CNN’s experiment moving Jake Tapper to the network’s primetime lineup is coming to an end after he struggled to keep up with competitors in ratings during the time slot.
“As part of a special lineup, Jake agreed to anchor the 9p hour through the midterm elections,” a CNN spokesperson said. “At the completion of that schedule, he’ll be returning to his award-winning program The Lead. We will announce post-election plans for that time slot in the coming days.”
Semafor reported that although Tapper had reportedly only agreed to do the show through November 11, “there had been some speculation that the network’s lead Washington anchor could take over the slot permanently.”
The Daily Beast also reported that Tapper was potentially being viewed as a replacement for the time slot, which was vacated by Chris Cuomo, who was fired by the network during the course of an investigation into the help that he provided to his brother, then-New York Governor Andrew Cuomo (D), in navigating a sexual misconduct scandal.

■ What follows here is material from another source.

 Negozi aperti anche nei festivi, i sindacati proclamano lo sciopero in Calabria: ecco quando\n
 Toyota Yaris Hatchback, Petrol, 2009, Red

The report said that one of the problems that Tapper ran into was he “was not able to trump his time-slot competitors in ratings, often falling far behind competitors Alex Wagner Tonight and Hannity (on MSNBC and Fox News, respectively) in total viewers and alternating with the MSNBC host for second and third place in the key demographic of viewers ages 25 to 54.”
Tapper will now move back to his original 4 p.m. EST time slot after the brief stint at the 9 p.m. EST time slot.

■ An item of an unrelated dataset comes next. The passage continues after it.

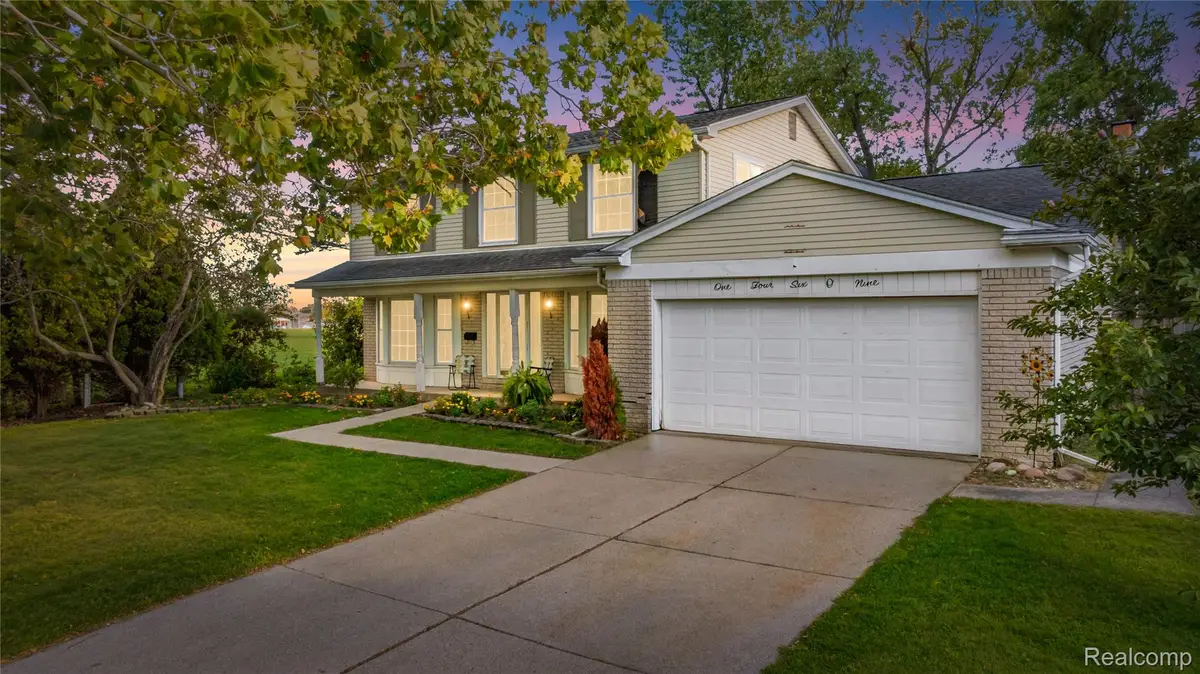 14609 Brookline Street, Riverview, MI 48193 - #1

Chris Cuomo was fired when, during the course of the network’s investigation, women came forward and accused him of sexual misconduct, including a “young temporary ABC employee hoping for a full-time job,” The New York Times reported, and former ABC News executive producer Shelley Ross.

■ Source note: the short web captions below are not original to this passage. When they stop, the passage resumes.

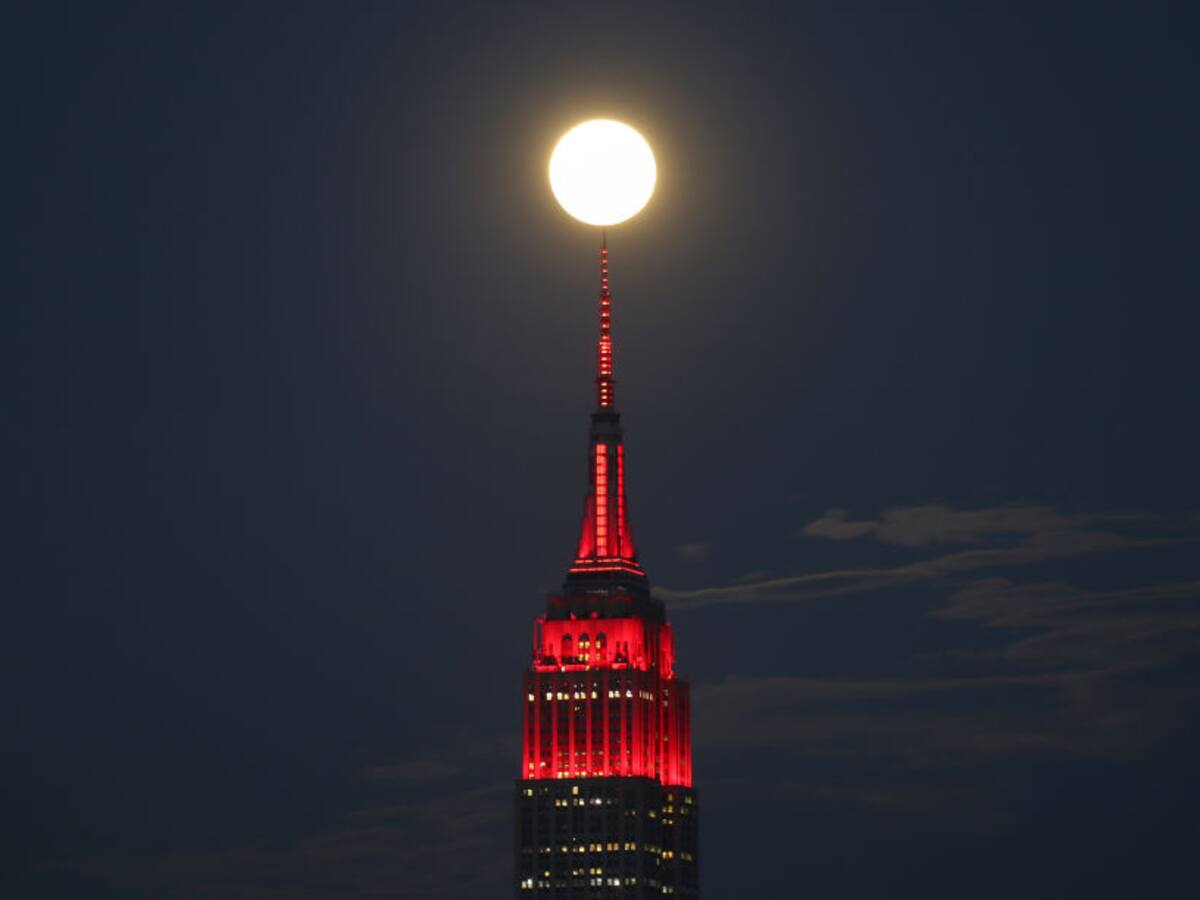 José Maza: «Es la Luna más grande que se va a ver en el año, así que vale la pena»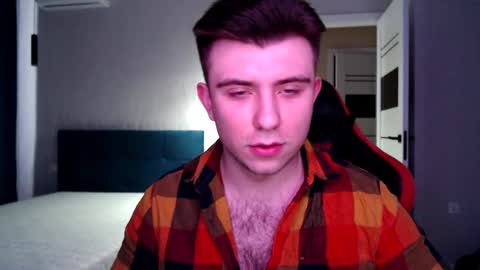 Wolfy online show from February 28, 2025, 5:59 am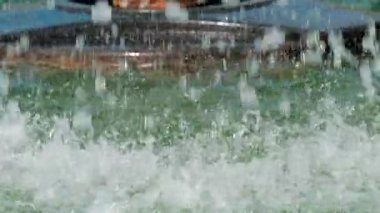 Hareket halindeki su damlacıklarını kapat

Ross, who later became an executive producer at CBS News, said that at a going-away party in 2005, Cuomo approached her “and greeted me with a strong bear hug while lowering one hand to firmly grab and squeeze the cheek of my buttock.”
“‘I can do this now that you’re no longer my boss,’ he said to me with a kind of cocky arrogance,” Ross wrote in a New York Times op-ed. “‘No you can’t,’ I said, pushing him off me at the chest while stepping back, revealing my husband, who had seen the entire episode at close range. We quickly left.”